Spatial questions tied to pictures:

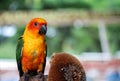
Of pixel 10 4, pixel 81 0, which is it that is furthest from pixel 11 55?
pixel 81 0

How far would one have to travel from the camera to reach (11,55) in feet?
19.1

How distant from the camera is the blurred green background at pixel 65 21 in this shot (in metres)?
5.10

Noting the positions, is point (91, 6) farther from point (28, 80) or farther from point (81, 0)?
point (28, 80)

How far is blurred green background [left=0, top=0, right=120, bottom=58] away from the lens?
5096mm

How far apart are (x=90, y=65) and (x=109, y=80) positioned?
0.26 m

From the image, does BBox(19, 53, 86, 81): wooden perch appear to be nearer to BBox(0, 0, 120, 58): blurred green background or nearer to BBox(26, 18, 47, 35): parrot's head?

• **TASK**
Format the lines of the entries above as a Markdown table with the columns "Row" and "Line," numbering each row and leaving out the blank lines and the pictures.

• **ANSWER TO THE TASK**
| Row | Line |
|---|---|
| 1 | Of pixel 10 4, pixel 81 0, which is it that is furthest from pixel 11 55? |
| 2 | pixel 81 0 |
| 3 | How far would one have to travel from the camera to reach (11,55) in feet? |
| 4 | 19.1 |
| 5 | How distant from the camera is the blurred green background at pixel 65 21 in this shot (in metres)? |
| 6 | 5.10 |
| 7 | Noting the positions, is point (91, 6) farther from point (28, 80) or farther from point (81, 0)? |
| 8 | point (28, 80) |
| 9 | How far is blurred green background [left=0, top=0, right=120, bottom=58] away from the lens? |
| 10 | 5096mm |
| 11 | How far apart are (x=90, y=65) and (x=109, y=80) positioned? |
| 12 | 0.26 m |
| 13 | From the image, does BBox(19, 53, 86, 81): wooden perch appear to be nearer to BBox(0, 0, 120, 58): blurred green background or nearer to BBox(26, 18, 47, 35): parrot's head? |